First we illustrate how to simulate observations on a trivial network, with the arbitrary parameter weight for the single network attribute; distance being \(\beta=-0.4\).

import numpy as np
from recursiveRouteChoice import RecursiveLogitModelPrediction, ModelDataStruct

# DATA
# A trivial network
distances = np.array(
    [[0, 5, 0, 4],
     [0, 0, 6, 0],
     [0, 6, 0, 5],
     [4, 0, 0, 0]])

incidence_mat = (distances > 0).astype(int)

network_attribute_list = [distances]
network_struct = ModelDataStruct(network_attribute_list, incidence_mat,
                                 data_array_names_debug=("distances",))
model = RecursiveLogitModelPrediction(network_struct, initial_beta=[-0.4], mu=1)

obs_indices = [0, 3]
dest_indices = [1, 2]
obs_per_pair = 15
print(f"Generating {obs_per_pair * len(obs_indices) * len(dest_indices)} obs total")

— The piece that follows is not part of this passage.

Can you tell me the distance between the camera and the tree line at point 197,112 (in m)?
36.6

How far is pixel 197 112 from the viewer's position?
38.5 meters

obs = model.generate_observations(origin_indices=obs_indices, dest_indices=dest_indices,
                                  num_obs_per_pair=obs_per_pair, iter_cap=2000, rng_seed=1)
print(obs)

The code is hopefully rather self explanatory. We supply the input data and incidence matrix to the ModelDataStruct which provides a generic interface for the model to access network attributes through. To predict, we initialise the model, supplying the value for \(\beta\). Finally, we simulate trips between the provided arcs on the network, with repetition.

3.2. Estimation

Now we follow on from the above example, reusing the same network, and assume that we are trying to estimate the parameter \(\beta\) from obs as generated above.

from recursiveRouteChoice import RecursiveLogitModelEstimation, optimisers  # noqa #402

optimiser = optimisers.ScipyOptimiser(method='bfgs')

model = RecursiveLogitModelEstimation(network_struct, observations_record=obs,
                                      initial_beta=[-5], mu=1,
                                      optimiser=optimiser)
beta = model.solve_for_optimal_beta(verbose=False)

print("Optimal beta determined was", beta)

The estimation code is also very simple. We declare the optimiser class to use, supply it to the model, with some initial guess for \(\beta\) and then solve, which hopefully will converge.